== Exercise prompt ==
Gather every line of the data below that contains the string "brown". Case counts.
— begin Input records —
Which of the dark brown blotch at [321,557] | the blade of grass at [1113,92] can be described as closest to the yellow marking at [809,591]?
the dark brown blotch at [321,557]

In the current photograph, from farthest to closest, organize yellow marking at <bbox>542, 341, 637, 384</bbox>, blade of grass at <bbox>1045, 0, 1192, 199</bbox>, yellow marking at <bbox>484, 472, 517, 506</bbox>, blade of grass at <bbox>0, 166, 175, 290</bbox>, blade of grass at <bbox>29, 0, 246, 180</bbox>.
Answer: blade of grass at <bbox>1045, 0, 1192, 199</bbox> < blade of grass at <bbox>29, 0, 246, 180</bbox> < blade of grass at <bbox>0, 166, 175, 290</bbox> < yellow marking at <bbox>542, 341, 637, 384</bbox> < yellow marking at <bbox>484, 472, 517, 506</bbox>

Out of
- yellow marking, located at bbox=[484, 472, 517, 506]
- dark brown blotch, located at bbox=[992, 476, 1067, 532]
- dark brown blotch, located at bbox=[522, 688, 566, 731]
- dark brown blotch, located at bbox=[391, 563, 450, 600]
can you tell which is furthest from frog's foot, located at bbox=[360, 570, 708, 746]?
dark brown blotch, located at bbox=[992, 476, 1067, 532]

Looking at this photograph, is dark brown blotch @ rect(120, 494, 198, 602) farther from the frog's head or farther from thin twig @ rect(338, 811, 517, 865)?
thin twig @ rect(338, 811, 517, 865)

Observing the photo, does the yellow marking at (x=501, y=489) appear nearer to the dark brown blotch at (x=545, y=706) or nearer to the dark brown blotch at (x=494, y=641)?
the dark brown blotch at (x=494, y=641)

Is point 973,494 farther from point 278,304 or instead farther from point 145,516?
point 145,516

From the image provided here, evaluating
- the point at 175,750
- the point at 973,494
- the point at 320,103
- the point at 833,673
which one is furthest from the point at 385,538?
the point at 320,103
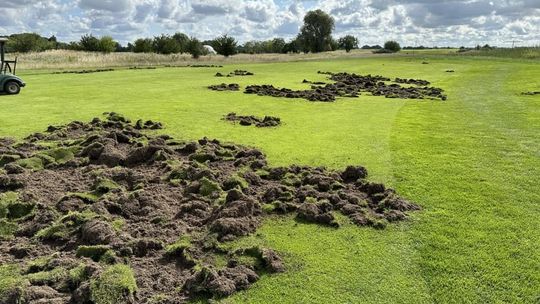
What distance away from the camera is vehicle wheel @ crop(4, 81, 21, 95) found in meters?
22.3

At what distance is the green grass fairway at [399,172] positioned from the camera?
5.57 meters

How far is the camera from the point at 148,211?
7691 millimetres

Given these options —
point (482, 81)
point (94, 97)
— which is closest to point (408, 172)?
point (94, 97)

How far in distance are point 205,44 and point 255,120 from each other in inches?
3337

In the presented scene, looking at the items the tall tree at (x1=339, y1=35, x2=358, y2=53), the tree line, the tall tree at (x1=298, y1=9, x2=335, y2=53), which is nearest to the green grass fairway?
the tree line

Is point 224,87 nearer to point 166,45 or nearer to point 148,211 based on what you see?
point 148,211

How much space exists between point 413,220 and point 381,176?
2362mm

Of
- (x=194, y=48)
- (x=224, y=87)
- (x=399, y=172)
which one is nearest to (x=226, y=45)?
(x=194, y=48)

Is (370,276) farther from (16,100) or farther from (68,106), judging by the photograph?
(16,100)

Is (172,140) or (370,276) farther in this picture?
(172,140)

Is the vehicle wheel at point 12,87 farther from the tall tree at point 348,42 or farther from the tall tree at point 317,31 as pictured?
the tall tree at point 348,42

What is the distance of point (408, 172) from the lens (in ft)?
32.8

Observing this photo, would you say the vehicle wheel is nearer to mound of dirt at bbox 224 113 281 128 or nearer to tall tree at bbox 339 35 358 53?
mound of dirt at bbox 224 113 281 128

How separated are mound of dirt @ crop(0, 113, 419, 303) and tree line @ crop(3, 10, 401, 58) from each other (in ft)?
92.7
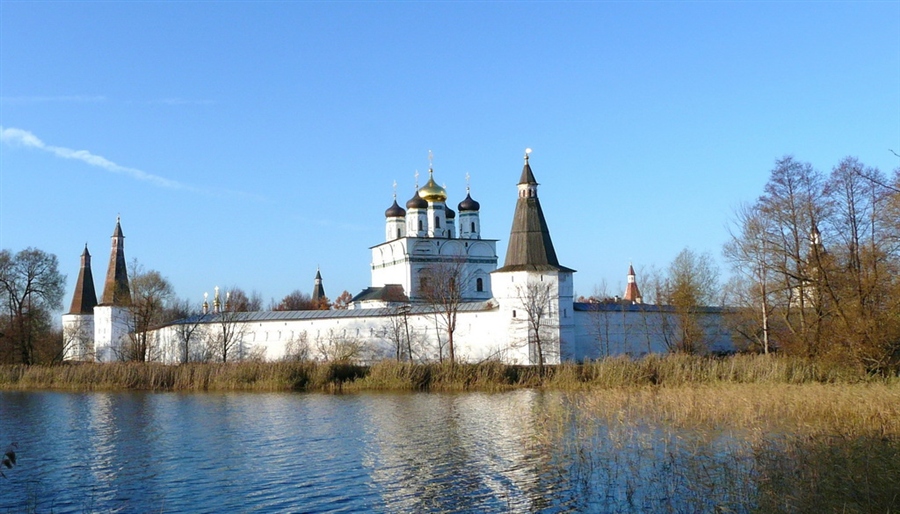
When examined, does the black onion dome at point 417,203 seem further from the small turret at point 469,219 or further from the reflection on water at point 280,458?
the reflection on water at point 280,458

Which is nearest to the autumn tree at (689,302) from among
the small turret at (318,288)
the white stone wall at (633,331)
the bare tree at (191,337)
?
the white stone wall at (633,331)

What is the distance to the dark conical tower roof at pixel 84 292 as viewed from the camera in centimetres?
— end Input records —
— begin Input records —
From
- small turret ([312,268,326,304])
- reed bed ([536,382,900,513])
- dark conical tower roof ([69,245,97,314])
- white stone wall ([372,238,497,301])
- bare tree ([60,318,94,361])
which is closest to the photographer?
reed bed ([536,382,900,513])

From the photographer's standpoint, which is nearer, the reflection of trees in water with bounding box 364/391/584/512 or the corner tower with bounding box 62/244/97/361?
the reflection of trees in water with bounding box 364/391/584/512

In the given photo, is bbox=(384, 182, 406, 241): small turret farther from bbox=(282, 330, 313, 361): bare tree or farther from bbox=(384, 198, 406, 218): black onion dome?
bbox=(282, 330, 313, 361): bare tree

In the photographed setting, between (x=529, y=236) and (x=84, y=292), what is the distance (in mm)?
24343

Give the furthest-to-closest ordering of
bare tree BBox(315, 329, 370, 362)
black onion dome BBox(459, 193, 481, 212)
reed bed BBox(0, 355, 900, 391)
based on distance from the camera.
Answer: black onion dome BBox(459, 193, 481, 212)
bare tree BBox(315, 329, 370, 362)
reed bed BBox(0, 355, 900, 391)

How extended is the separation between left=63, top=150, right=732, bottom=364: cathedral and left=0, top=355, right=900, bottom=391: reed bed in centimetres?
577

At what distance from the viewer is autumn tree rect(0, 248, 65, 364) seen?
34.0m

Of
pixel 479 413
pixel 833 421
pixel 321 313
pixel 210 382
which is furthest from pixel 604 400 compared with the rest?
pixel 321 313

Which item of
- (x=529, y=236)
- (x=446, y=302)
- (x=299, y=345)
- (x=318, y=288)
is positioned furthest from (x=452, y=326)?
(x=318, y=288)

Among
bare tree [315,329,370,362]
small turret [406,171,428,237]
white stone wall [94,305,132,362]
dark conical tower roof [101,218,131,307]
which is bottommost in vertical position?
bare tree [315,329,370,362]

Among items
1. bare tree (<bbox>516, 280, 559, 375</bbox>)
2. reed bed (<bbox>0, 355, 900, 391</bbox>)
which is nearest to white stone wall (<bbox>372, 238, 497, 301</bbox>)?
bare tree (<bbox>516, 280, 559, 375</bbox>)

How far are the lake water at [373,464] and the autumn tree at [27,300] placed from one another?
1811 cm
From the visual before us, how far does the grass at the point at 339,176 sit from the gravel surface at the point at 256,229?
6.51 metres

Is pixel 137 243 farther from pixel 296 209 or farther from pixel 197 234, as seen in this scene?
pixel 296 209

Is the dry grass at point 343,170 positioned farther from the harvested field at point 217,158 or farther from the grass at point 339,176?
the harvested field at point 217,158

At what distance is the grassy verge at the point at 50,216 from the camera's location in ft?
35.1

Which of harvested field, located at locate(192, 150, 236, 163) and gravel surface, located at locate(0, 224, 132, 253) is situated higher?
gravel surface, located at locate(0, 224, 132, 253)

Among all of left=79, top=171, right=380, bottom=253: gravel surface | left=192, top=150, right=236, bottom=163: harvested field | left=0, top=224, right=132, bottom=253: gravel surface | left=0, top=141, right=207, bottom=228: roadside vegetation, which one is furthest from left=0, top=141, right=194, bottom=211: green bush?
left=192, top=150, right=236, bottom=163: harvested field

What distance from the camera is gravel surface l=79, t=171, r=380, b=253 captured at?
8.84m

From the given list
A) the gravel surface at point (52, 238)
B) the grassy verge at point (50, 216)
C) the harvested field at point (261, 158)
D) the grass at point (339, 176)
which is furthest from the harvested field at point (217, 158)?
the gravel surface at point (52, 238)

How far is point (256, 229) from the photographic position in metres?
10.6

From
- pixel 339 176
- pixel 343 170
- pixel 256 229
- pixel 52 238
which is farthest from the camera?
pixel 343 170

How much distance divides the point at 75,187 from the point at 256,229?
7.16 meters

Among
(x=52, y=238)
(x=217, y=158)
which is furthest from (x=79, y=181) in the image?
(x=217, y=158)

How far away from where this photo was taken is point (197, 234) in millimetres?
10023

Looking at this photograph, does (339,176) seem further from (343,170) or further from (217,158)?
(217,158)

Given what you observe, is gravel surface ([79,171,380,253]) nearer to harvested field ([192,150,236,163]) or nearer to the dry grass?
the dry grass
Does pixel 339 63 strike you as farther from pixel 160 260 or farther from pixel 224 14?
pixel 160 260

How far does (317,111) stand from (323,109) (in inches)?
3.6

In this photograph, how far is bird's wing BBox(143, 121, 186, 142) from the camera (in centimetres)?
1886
— end Input records —
== The solution ==
Which of the dark brown blotch at [321,557] | the blade of grass at [1113,92] can be described as closest to the yellow marking at [809,591]?
the dark brown blotch at [321,557]
- dark brown blotch, located at bbox=[992, 476, 1067, 532]
- dark brown blotch, located at bbox=[522, 688, 566, 731]
- dark brown blotch, located at bbox=[391, 563, 450, 600]
dark brown blotch, located at bbox=[992, 476, 1067, 532]
Looking at this photograph, is dark brown blotch @ rect(120, 494, 198, 602) farther from the frog's head or farther from thin twig @ rect(338, 811, 517, 865)?
Observing the photo, does the yellow marking at (x=501, y=489) appear nearer to the dark brown blotch at (x=545, y=706) or nearer to the dark brown blotch at (x=494, y=641)?
the dark brown blotch at (x=494, y=641)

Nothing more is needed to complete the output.